(Short descriptive text snippets)

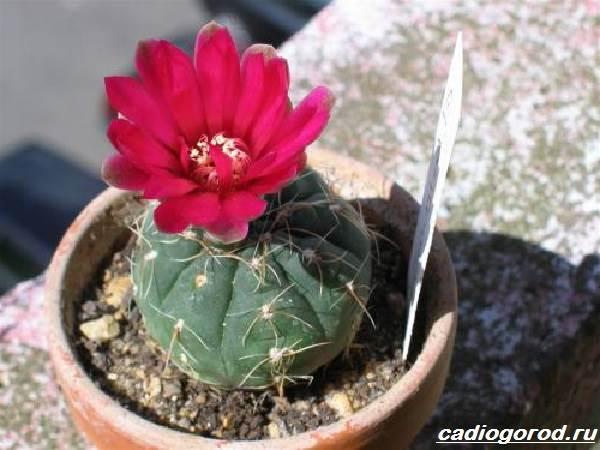 Гимнокалициум-цветок-Описание-особенности-виды-и-уход-за-гимнокалициумом-1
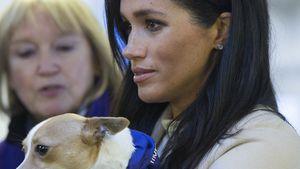 Herzogin Meghan setzt sich im Namen der Royals für Tiere ein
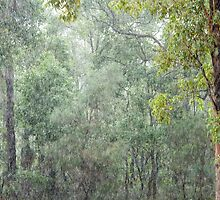 Gumtrees in the Pouring Rain by metriognome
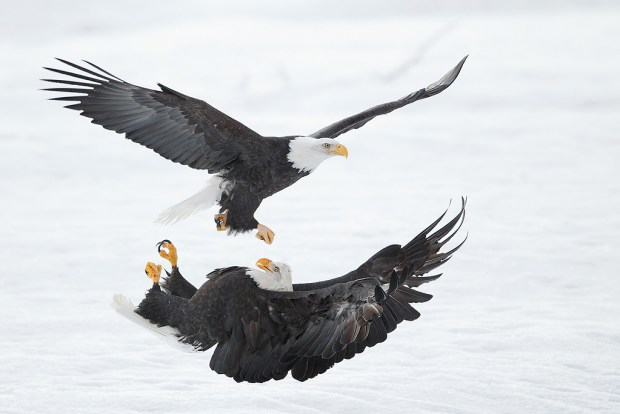 Bald eagles , Haines, AK. © Arash Hazeghi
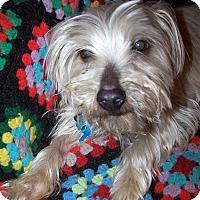 Adopt A Pet :: GiGo (Gee Joe) - Memphis, TN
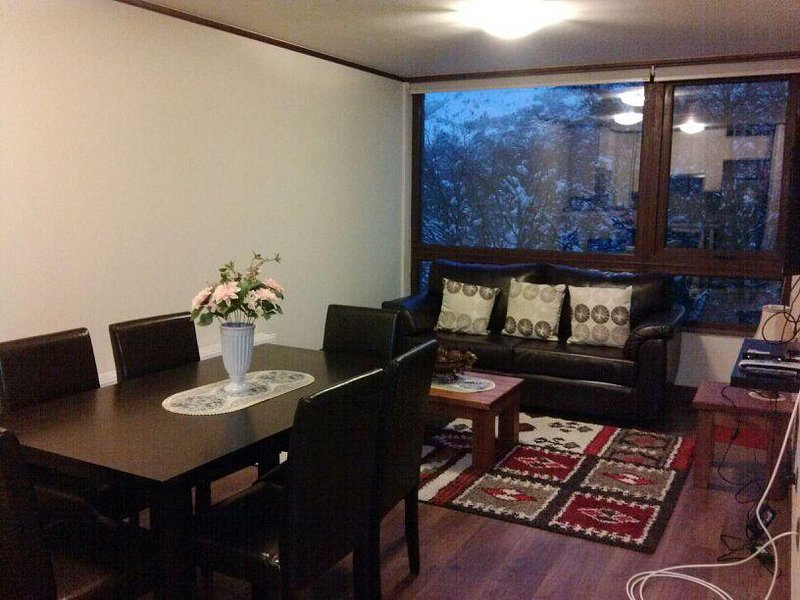 Departamento Termas de Chillan, holiday rental in Biobio Region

Task instructions: Pictures aside, restate all of the entries exactly.

Output for this exercise:
 Гимнокалициум-цветок-Описание-особенности-виды-и-уход-за-гимнокалициумом-1
 Herzogin Meghan setzt sich im Namen der Royals für Tiere ein
 Gumtrees in the Pouring Rain by metriognome
 Bald eagles , Haines, AK. © Arash Hazeghi
 Adopt A Pet :: GiGo (Gee Joe) - Memphis, TN
 Departamento Termas de Chillan, holiday rental in Biobio Region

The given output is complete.